= Committee of Hejaz =

Former Islamic organization based in Dutch East Indies

Committee (or Commission) of Hejaz, (Komite or Komisi Hijaz) was a committee formed by several Indonesian Ulama in 1926 to send a delegation to Saudi Arabia because of concerns to the plans to ban visits by Muslims of other mazhabs to Mecca and Madina and to relocate the tomb of Muhammad by the newly created Bani Sa'ud kingdom. This small committee was the forerunner to the birth of NU organization.

==Origins==
Since Ibn Saud conquered Hejaz area (which includes Mecca and Medina) in around 1924 and became the first king of the monarch of Saudi Arabia, Wahhabism sect became the dominant sect in the area. Other Islamic groups were banned to teach their mazhabs, even some of their scholars were jailed or killed. The ban created a mass exodus of scholars from around the world who came to these places to study and teach. They moved or returned to their respective countries, including scholars from Indonesia.

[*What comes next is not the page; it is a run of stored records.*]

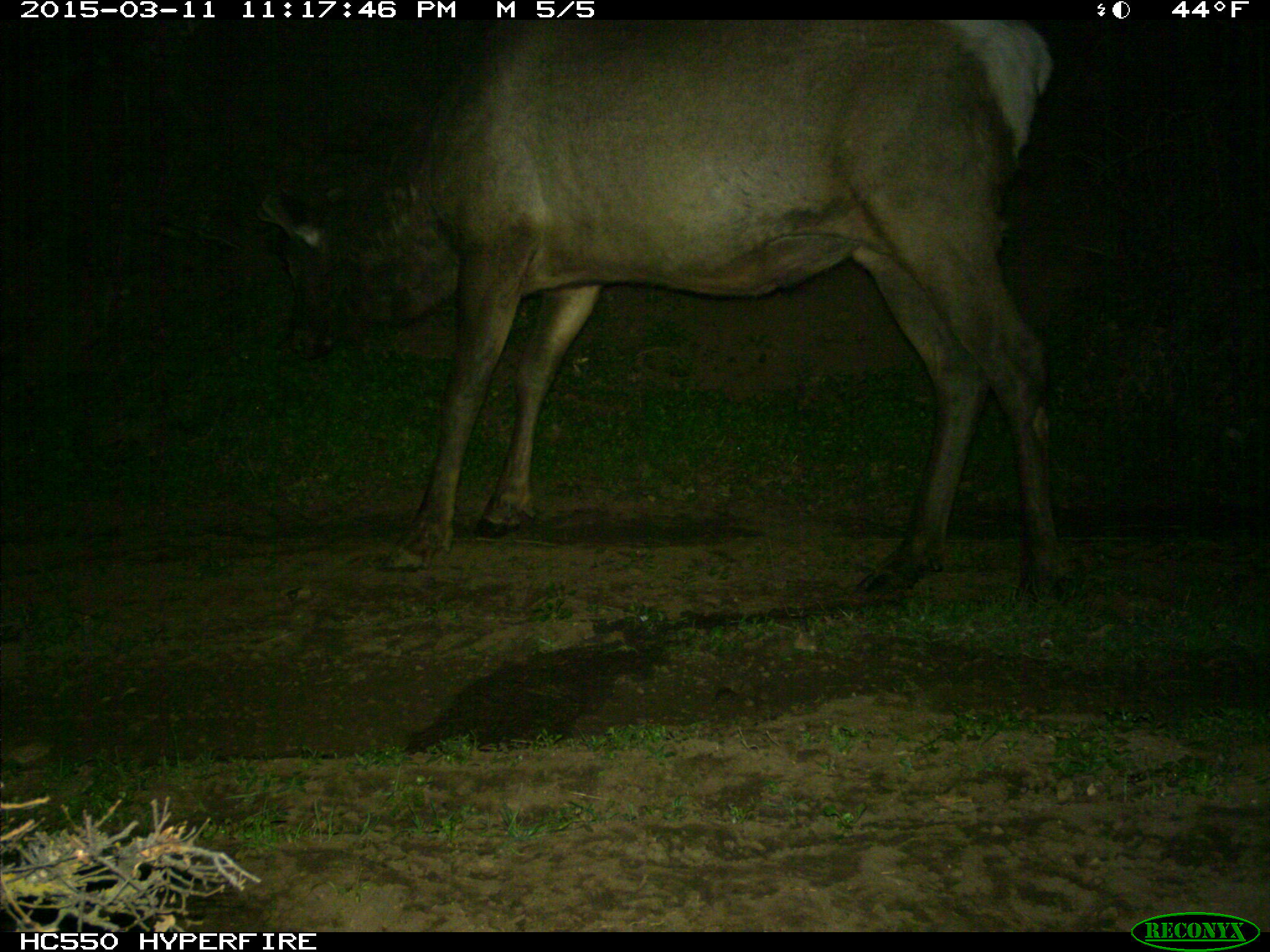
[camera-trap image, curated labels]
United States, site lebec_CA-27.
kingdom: Animalia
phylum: Chordata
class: Mammalia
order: Artiodactyla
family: Cervidae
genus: Cervus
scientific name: Cervus canadensis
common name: elk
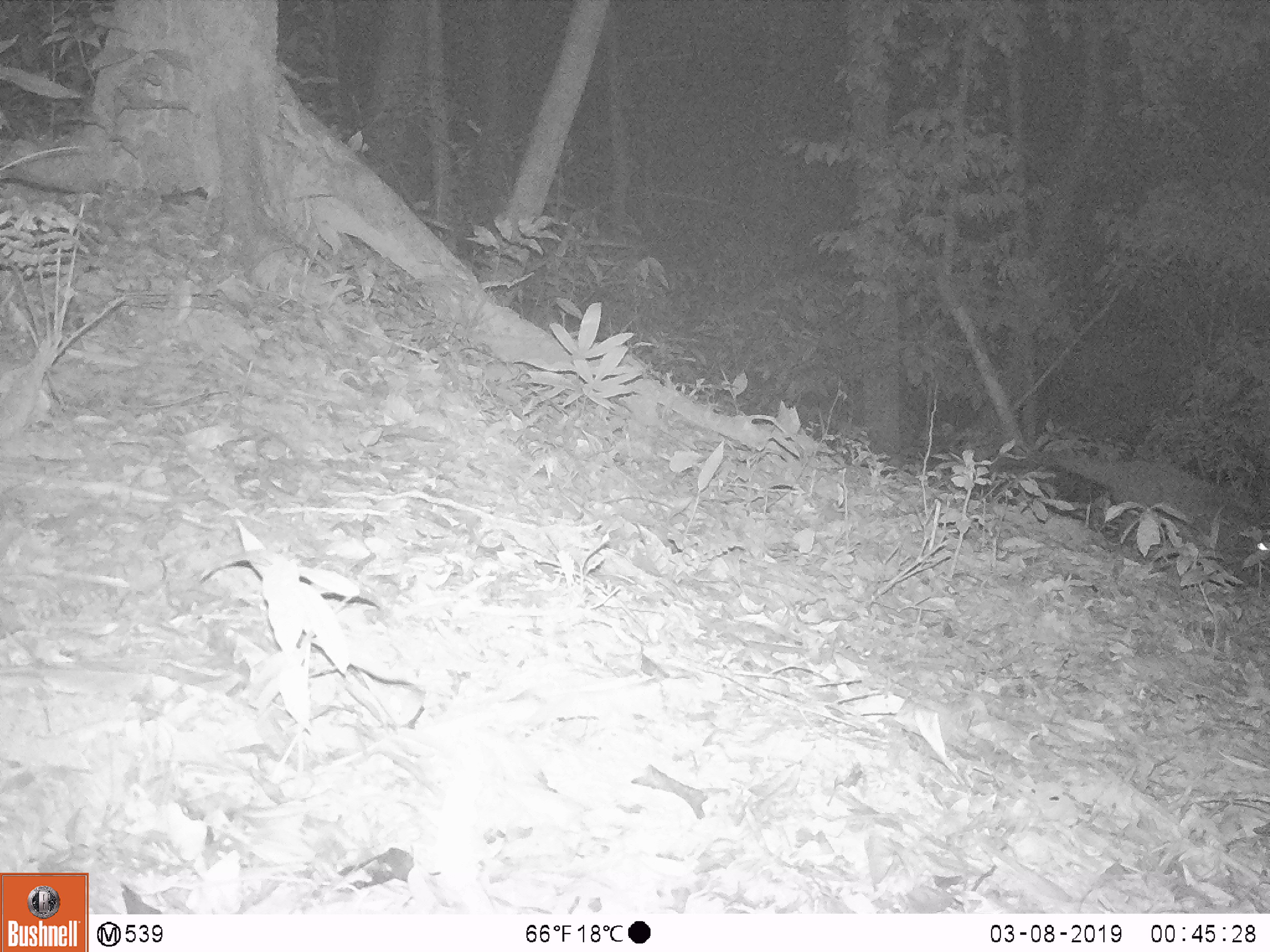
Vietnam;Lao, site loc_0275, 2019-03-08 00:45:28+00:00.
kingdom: Animalia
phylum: Chordata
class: Mammalia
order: Carnivora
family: Viverridae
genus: Paguma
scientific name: Paguma larvata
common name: masked palm civet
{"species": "masked palm civet (Paguma larvata)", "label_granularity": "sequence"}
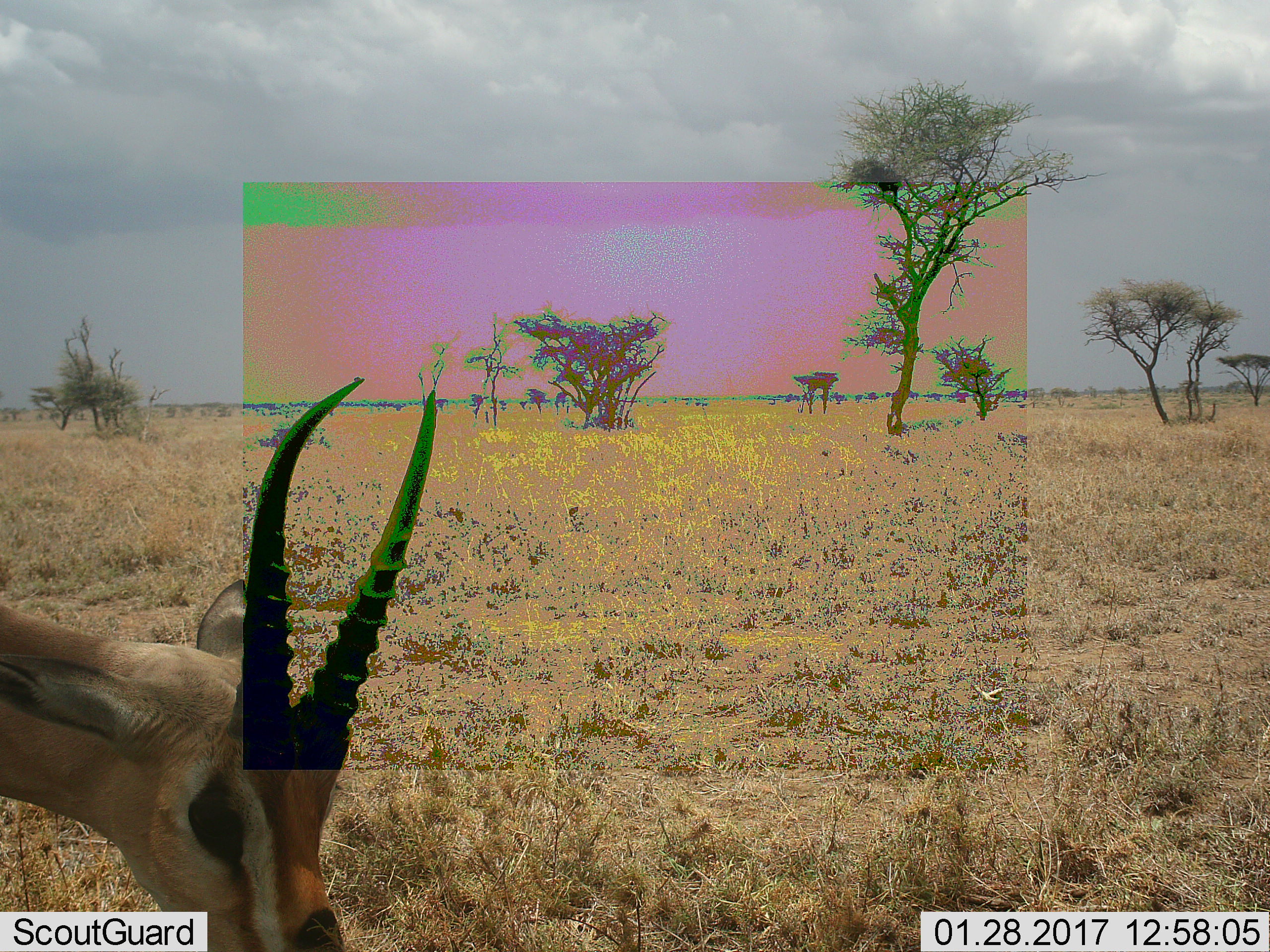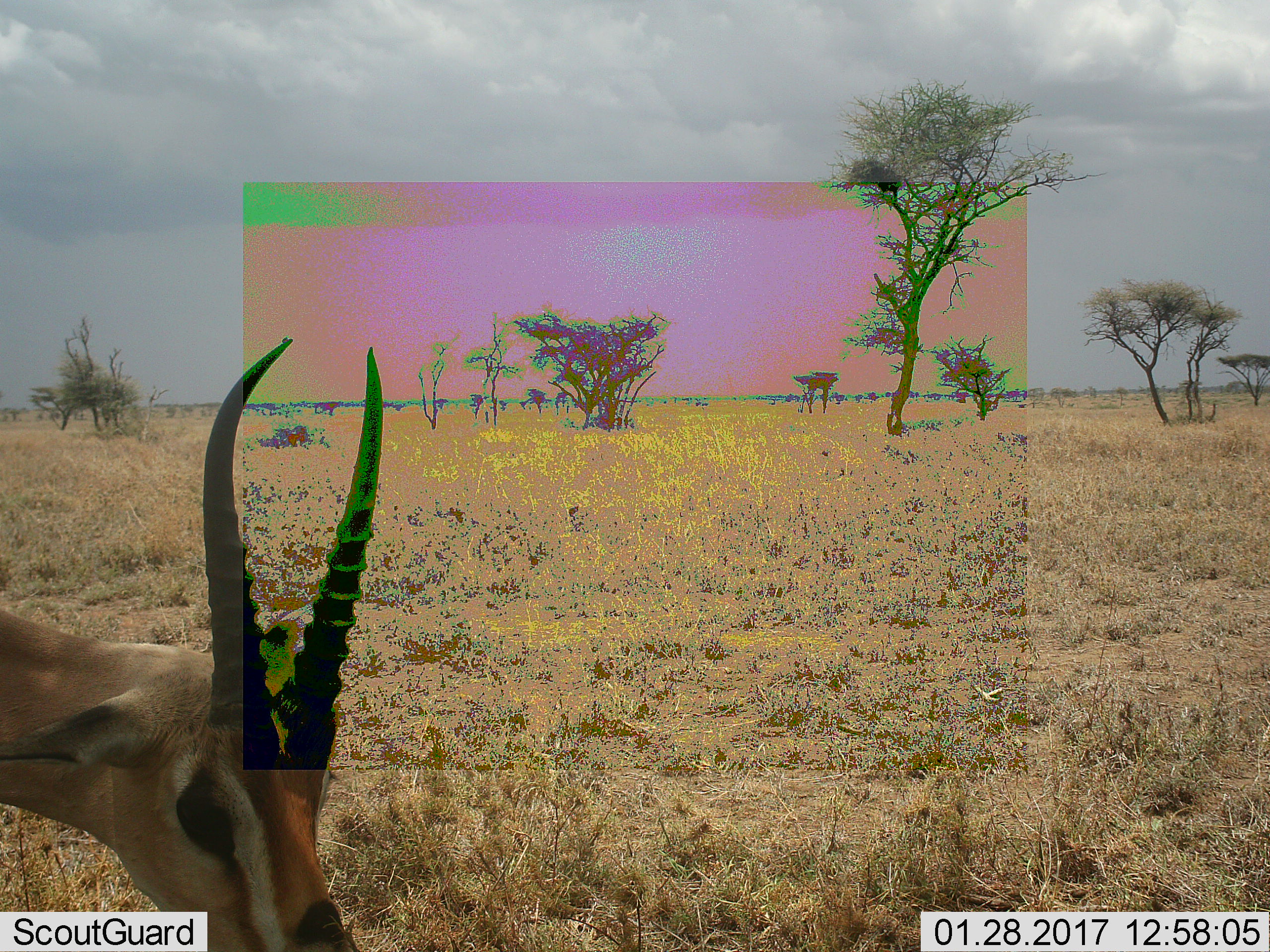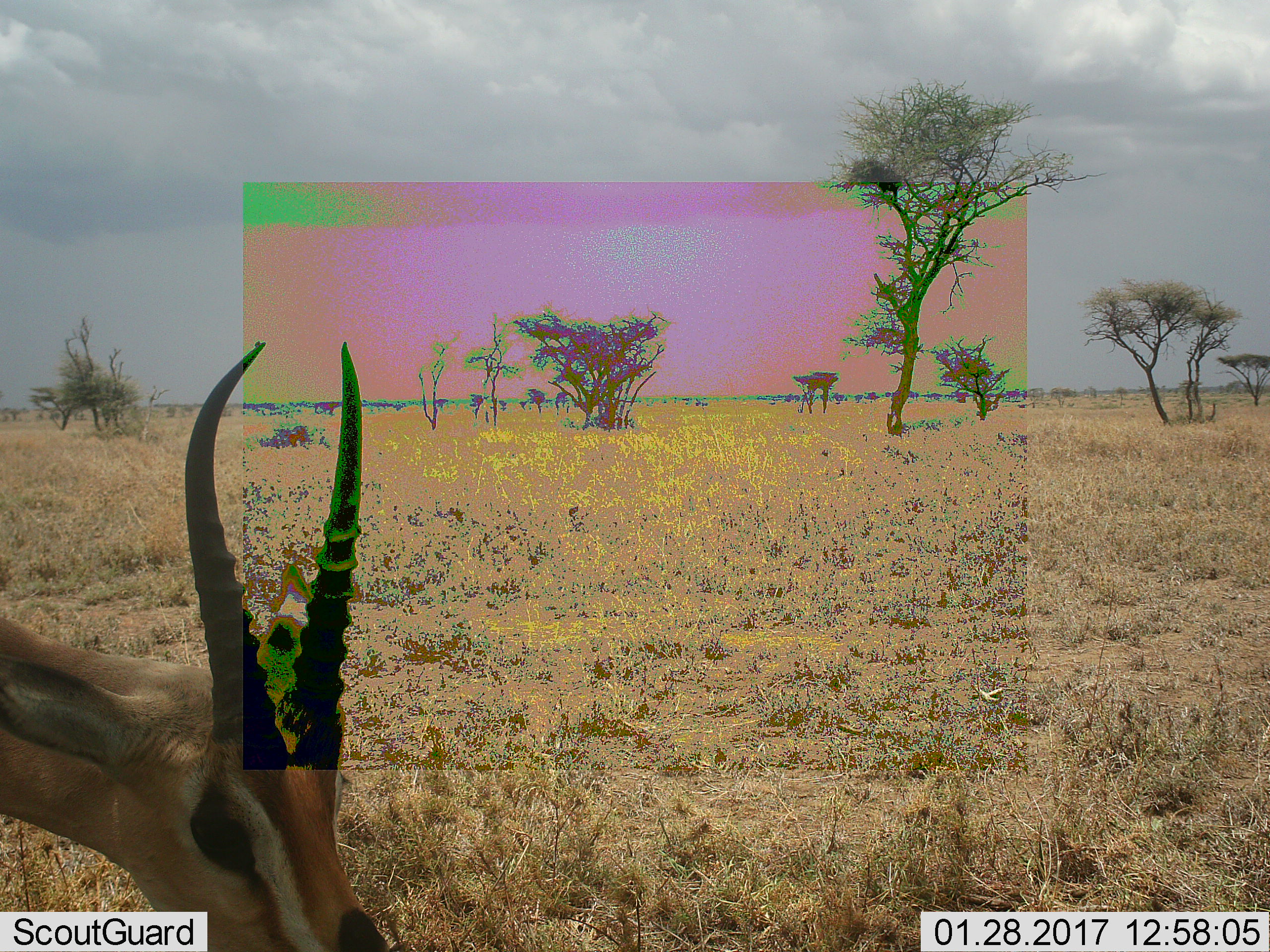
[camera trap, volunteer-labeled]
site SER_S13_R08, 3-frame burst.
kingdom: Animalia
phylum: Chordata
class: Mammalia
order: Artiodactyla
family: Bovidae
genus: Eudorcas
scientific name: Eudorcas thomsonii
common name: thomson's gazelle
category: gazellethomsons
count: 1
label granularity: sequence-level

As initiative of Abdul Wahab Hasbullah, a small committee was formed to persuade and to submit some requests to Ibn Saud. The committee was under the approval of Hasyim Asy'ari. The members of the Committee were Wahab Habullah (advisor), Mashuri (advisor), Khalil (advisor), Hasan Gipo (chairman), Hasan Syamil (Vice Chairman), Muhammad Shadiq (Secretary), and Abdul Halim (Assistant).

==Activities==
The main tasks of the Committee were to deliver concerns, formulate opinions and sum up the sights of Ahlul Sunnah scholars regarding the issues to be delivered to the new Ruler of Saudi Arabia, to form a delegation to go to the Hejaz and to contact other Islamic scholars in Java and Madura.

The first meeting was held on January 31, 1926 on Kertopaten street in Surabaya and attended by several Indonesian Ulama such as Hasyim Asy'ari, Bisri Syansuri of Jombang, Asnawi of Kudus, Nawawi of Pasuruan, Ridwan of Semarang, Maksum of Lasem, Nahrawi of Malang, Ndoro Munthaha of Bangkalan, Hamid Faqih of Gresik, Abdul Halim of Cirebon, Ridwan Abdullah, Mas Alwi and Abdullah Ubeid of Surabaya, Sheikh Ahmad Ghana'im of Egypt and others.

The formed delegation successfully sent their voice to Ibn Saud in 1928 with result that Ibn Saud deliberated the future pilgrimage and the holy cities. After its main task was done, they initially planned to dissolve the Committee, but Hasyim Asy'ari prevented so and suggested to make it become a permanent organization. Since then, the Committee transformed to a new organization called Nahdlatul Ulama.